Biddy stay outside singing to that duck.

I got to get corns and a bowl of water. That way Mama Duck can eat and drink right here. She won’t have to leave her babies.

Biddy come in whilst I was washing the tomatoes. She grab her a little bowl out the cabinet.

“S’cuse me,” she say, kind of singy-songy, and shove her bowl under the water.

“What you doing?”

“I’m taking water to Mama Duck.”

I just stare.

“And I need some dry corns. Ducks like dry corns, right?”

“You ever hear me quack?”

Biddy’s face knot up. “Huh?”

“I look like a duck? How I’m s’pose to know what a duck eat?”

Biddy look at me like I’m stupid. “You the one knows how to read. If I could read, I’d make sure I learned things.”

My head start to ache. I couldn’t think of nothing to say. I went back to washing the tomatoes.

“So, can you get me some dry corns at the store where you work?”

“Biddy, I work at a grocery store. I don’t know where to get dry corn. And you don’t got to go feeding that duck. It’s been having babies all by itself for a long time. It don’t need your help.”

Biddy sniff her nose. “That’s what you know.”

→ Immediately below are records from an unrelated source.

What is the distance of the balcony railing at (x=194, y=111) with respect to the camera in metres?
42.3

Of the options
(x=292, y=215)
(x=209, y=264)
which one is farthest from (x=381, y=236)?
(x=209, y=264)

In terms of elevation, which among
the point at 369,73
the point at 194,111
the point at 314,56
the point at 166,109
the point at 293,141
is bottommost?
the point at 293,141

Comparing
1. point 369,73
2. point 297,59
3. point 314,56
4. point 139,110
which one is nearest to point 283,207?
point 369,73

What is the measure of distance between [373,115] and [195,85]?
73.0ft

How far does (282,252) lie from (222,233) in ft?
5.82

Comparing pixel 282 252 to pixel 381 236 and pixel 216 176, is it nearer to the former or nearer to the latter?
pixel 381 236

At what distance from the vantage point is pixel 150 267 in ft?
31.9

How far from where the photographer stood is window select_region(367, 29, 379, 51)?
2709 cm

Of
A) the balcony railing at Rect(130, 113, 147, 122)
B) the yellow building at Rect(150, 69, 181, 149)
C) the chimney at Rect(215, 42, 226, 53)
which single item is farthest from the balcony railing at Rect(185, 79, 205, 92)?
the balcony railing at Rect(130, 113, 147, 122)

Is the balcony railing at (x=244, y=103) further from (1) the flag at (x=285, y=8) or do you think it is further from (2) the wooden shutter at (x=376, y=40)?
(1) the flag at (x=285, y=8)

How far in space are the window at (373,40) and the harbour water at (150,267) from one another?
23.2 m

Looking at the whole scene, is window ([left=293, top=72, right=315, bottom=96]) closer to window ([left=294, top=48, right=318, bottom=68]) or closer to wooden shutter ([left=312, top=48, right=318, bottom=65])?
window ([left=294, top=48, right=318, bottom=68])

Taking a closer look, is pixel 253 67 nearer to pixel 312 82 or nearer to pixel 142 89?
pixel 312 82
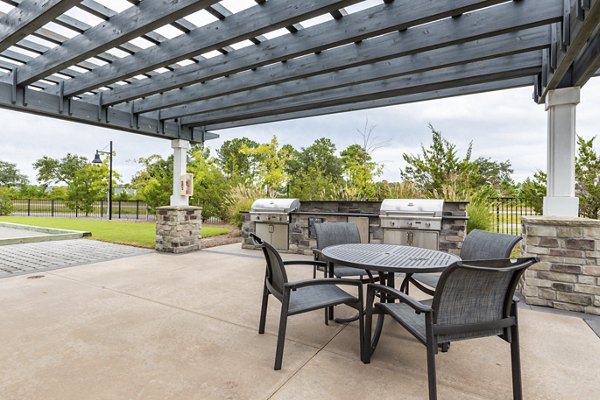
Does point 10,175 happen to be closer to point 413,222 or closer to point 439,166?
point 439,166

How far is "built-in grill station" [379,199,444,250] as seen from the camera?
457 centimetres

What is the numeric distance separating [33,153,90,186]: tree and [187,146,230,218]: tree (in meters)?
25.6

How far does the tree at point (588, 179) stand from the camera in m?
6.49

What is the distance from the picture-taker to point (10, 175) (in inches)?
1286

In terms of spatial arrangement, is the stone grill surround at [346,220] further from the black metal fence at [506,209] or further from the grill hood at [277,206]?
the black metal fence at [506,209]

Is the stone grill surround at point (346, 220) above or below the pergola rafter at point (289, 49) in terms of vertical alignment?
below

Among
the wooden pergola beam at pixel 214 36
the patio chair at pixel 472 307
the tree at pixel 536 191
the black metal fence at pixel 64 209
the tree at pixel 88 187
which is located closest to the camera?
the patio chair at pixel 472 307

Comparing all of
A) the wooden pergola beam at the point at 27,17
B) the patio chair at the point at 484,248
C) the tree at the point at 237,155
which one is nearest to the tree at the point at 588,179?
the patio chair at the point at 484,248

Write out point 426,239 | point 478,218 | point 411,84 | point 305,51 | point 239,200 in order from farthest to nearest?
point 239,200 < point 478,218 < point 426,239 < point 411,84 < point 305,51

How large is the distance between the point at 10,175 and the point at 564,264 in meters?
44.9

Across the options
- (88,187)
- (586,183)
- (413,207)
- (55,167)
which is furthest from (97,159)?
(55,167)

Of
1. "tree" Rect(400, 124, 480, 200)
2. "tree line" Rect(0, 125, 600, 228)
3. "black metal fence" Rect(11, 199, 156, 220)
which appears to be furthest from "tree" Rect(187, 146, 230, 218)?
"black metal fence" Rect(11, 199, 156, 220)

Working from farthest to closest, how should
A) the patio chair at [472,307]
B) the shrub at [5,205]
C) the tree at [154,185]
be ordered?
the shrub at [5,205] < the tree at [154,185] < the patio chair at [472,307]

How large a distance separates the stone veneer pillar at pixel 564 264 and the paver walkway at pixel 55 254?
243 inches
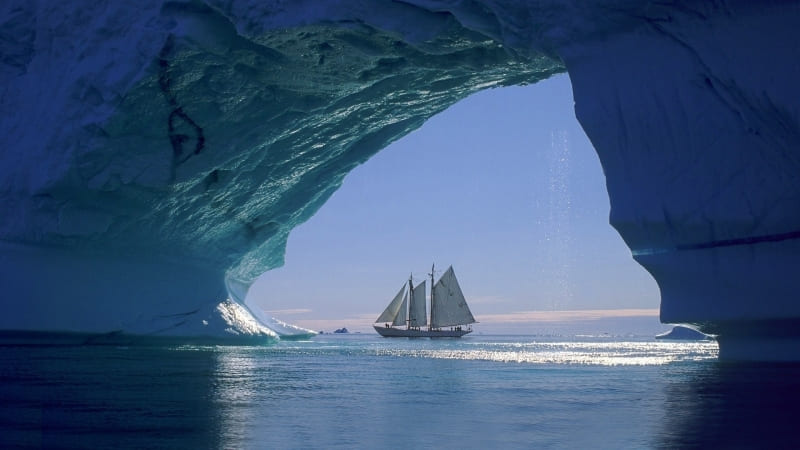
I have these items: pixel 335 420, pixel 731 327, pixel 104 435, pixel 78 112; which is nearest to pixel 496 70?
pixel 731 327

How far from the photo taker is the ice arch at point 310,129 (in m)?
10.0

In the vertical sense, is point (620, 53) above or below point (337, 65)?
below

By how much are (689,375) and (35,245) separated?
1548 centimetres

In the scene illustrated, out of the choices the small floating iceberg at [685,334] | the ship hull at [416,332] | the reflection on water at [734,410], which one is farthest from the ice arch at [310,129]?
the small floating iceberg at [685,334]

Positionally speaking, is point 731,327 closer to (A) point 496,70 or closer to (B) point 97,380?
(A) point 496,70

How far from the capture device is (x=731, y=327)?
10.9 m

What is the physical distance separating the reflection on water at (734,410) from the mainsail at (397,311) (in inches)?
1953

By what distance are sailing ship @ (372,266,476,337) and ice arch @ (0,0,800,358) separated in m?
32.6

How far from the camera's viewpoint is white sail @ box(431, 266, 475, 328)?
55.6 metres

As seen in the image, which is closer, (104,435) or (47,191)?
(104,435)

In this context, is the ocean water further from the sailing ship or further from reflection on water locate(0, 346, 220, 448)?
the sailing ship

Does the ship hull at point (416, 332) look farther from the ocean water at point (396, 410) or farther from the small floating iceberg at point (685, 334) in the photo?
the ocean water at point (396, 410)

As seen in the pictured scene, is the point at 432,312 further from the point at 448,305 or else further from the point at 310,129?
the point at 310,129

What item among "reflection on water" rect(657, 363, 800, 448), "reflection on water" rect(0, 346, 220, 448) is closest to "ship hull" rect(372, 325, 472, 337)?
"reflection on water" rect(0, 346, 220, 448)
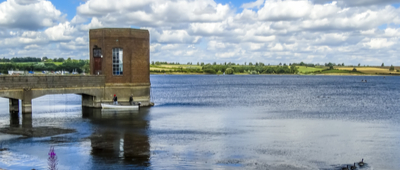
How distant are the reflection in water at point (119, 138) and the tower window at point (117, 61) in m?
7.30

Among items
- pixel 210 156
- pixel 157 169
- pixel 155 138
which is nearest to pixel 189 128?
pixel 155 138

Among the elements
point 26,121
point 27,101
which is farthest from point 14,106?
point 26,121

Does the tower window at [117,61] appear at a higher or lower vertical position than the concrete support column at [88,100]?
higher

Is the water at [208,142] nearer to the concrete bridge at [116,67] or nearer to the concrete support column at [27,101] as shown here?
the concrete support column at [27,101]

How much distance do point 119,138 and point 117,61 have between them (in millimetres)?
25678

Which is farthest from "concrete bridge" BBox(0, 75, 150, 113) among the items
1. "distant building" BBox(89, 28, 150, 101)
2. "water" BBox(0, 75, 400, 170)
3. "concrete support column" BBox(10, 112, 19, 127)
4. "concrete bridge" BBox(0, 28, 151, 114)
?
"water" BBox(0, 75, 400, 170)

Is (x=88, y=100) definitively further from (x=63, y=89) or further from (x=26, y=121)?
(x=26, y=121)

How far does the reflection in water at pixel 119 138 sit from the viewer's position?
2544 centimetres

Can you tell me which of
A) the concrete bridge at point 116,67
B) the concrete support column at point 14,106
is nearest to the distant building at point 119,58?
the concrete bridge at point 116,67

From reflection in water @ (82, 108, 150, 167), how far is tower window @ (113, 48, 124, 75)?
24.0 ft

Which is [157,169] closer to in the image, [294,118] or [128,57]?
[294,118]

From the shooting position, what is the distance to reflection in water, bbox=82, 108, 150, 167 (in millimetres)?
25438

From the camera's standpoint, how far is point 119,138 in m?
32.6

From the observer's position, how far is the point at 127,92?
5681 centimetres
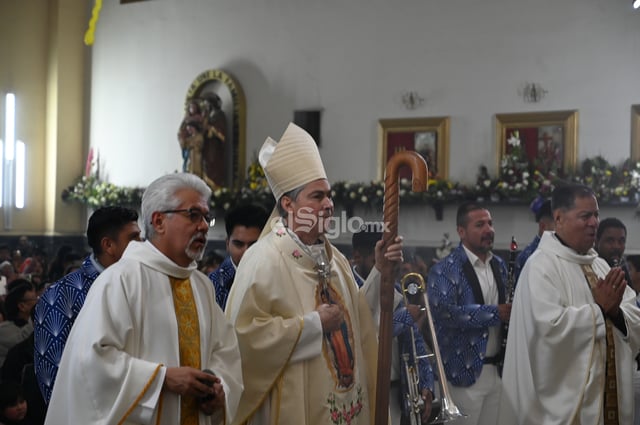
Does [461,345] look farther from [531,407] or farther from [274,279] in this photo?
[274,279]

Now, what was that s’pose to mean?

We went on over to Lizabeth’s and I roast us a chicken and made a tomato and basil salad with hunks of cheese and olive oil drizzled on top. Biddy watch how Lizabeth eat and use her napkin and did exactly how Lizabeth did.

“Miss Lizzy, do you know where I can get dry corns?” Biddy axt.

“Oh, Lord, here we go,” I say.

Biddy cut me a look and say, “You hush. You don’t even like ducks.”

Lizabeth put her napkin up to her mouth. Look like maybe she be hiding a smile. Now Biddy got Lizabeth thinking I’m a fool.

“Ain’t got nothing to do with liking or not liking ducks,” I said low-like.

“Miss Lizzy, can you get rabies from a duck?”

That napkin too small to hide Lizabeth’s smile now.

“Why, Biddy, I’m not sure. I don’t think I’ve ever heard of”— a little laugh jump out Lizabeth’s mouth —“duck rabies.”

Biddy nod her head at me, like “See!”

“We need to be eating this chicken before it get cold,” I say. I say it loud so Biddy would hush her mouth.

“Miss Lizzy, I need corns to feed that Mama Duck so she don’t leave her babies.”

A look crosst Lizabeth’s face that was so sad and soft I was certain sure right then that Lizabeth knew ’bout Biddy’s took-away baby.

“You could ask Stephen to get you some corn.”

“I can’t be asking no boy for nothin’,” Biddy say, so low I almost couldn’t hear her.

Lizabeth let the clock ticktock a little bit, then say, “I believe you could buy dry corn at a feed store, Biddy.”

“I have to leave here and go get it?” Biddy slunk down. But right away she hitch up her back. “How far is a feed store?”

“We’d have to look it up. We’ll do that another time. As Quincy said, we need to eat this wonderful chicken before it gets cold.”

I thought about saying we oughta roast that duck and make omelets from the eggs, but sassy as Biddy done got, I figured she might stab me with her fork. Fool girl acting so crazy she might have the duck rabies already.